Kirkus Reviews QR Code
THICK AND THIN by Michael Walzer

THICK AND THIN

Moral Argument at Home and Abroad

by Michael Walzer

Pub Date: June 1st, 1994
ISBN: 0-268-01884-7
Publisher: Univ. of Notre Dame

Walzer (The Company of Critics, 1988, etc.) thoughtfully answers objections to his many influential volumes of social criticism. Walzer attempts to set out careful definitions for various terms that have arisen in public moral debate and beefs up the concepts behind his much discussed work. For him, moral reasoning is at its best when done at the ``thick'' level, in which the many components of individual and communal decision-making, history, and particularity can be dissected, analyzed, and accounted for.

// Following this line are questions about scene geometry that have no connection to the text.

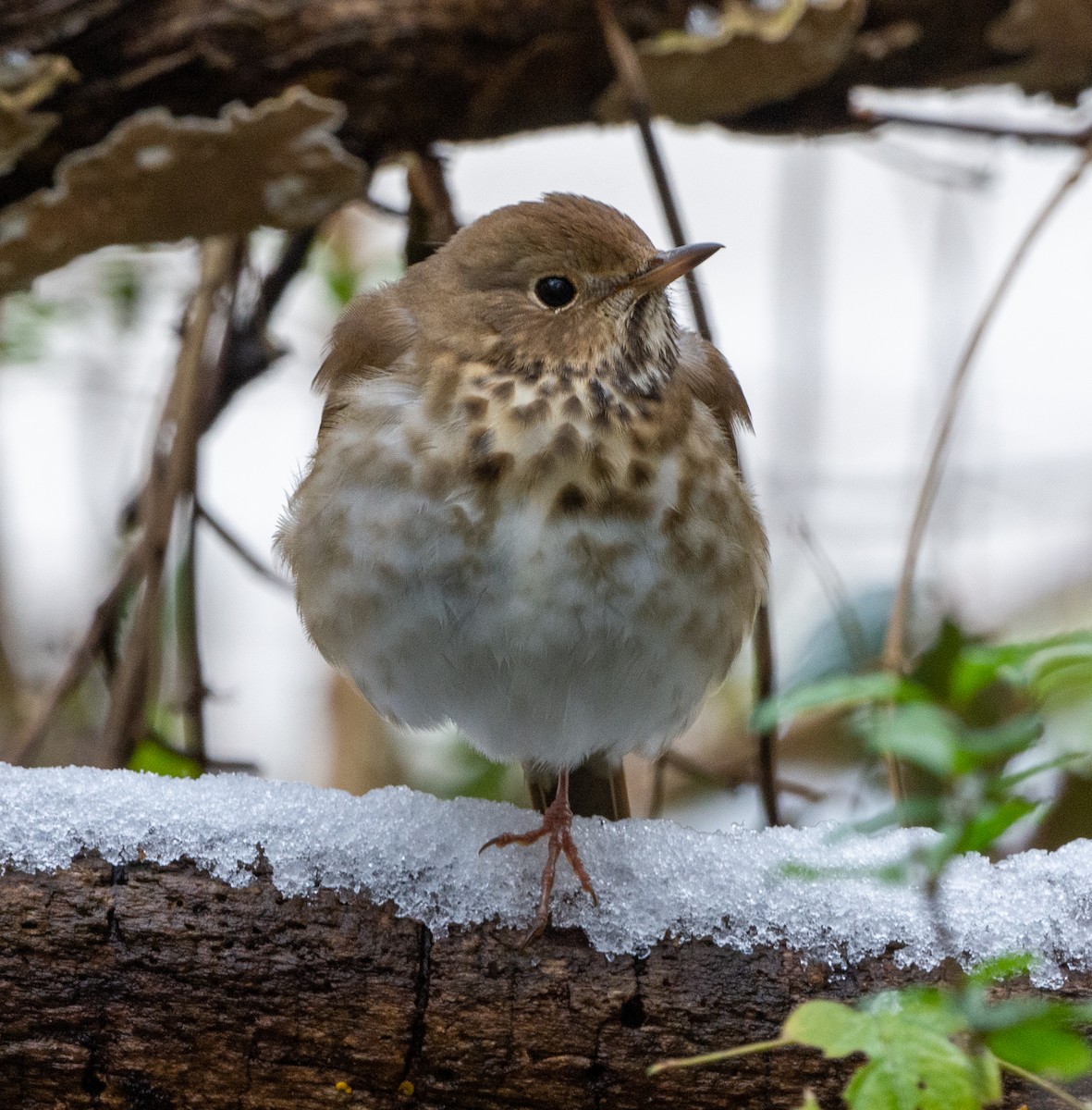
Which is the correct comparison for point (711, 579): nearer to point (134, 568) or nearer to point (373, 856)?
point (373, 856)

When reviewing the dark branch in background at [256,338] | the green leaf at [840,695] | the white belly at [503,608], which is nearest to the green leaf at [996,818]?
the green leaf at [840,695]

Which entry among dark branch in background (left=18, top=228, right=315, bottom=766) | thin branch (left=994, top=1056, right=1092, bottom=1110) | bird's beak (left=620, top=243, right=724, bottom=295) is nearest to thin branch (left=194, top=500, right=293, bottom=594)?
dark branch in background (left=18, top=228, right=315, bottom=766)

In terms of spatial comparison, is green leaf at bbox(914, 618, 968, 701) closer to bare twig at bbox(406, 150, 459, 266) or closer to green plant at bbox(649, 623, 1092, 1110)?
green plant at bbox(649, 623, 1092, 1110)

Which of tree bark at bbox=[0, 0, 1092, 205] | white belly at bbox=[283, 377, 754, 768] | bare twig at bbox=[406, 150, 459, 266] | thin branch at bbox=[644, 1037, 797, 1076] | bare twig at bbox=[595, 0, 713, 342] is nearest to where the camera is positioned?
thin branch at bbox=[644, 1037, 797, 1076]

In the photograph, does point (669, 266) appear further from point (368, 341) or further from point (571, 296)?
point (368, 341)

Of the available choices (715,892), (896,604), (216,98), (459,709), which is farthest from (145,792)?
(216,98)

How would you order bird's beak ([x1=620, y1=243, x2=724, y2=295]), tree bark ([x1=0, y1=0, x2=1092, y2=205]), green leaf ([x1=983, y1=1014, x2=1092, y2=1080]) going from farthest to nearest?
tree bark ([x1=0, y1=0, x2=1092, y2=205])
bird's beak ([x1=620, y1=243, x2=724, y2=295])
green leaf ([x1=983, y1=1014, x2=1092, y2=1080])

But it is the ``thin'' level of moral discourse (where generally recognizable slogans and terms predominate) that most often is the meeting point for intracultural and cross-cultural discussion and debate. Thus, the thin good of ending communism or providing aid to the needy is something that large numbers of people can agree on, but the thick good of making decisions about how to achieve such goals is more difficult. After five tight chapters, Walzer posits that we are all made up of several selves—based in our histories, identities, and associations—that we juggle as we confront a world of complex decisions and ambiguous choices. It is among those selves, rather than in a community of eager discussants, that the most profound moral reasoning occurs, a commentary on what Walzer perceives as the current sad state of public discussion and moral debate. Walzer emerges as a critic willing to take his punches, but who finds himself caught in a trap of sound-bite debate and thin sloganeering. Though Walzer could show himself more aware of some issues, especially gender and race, this is a well-argued, if not always energetic, set of carefully wrought ideas on the state of public moral debate.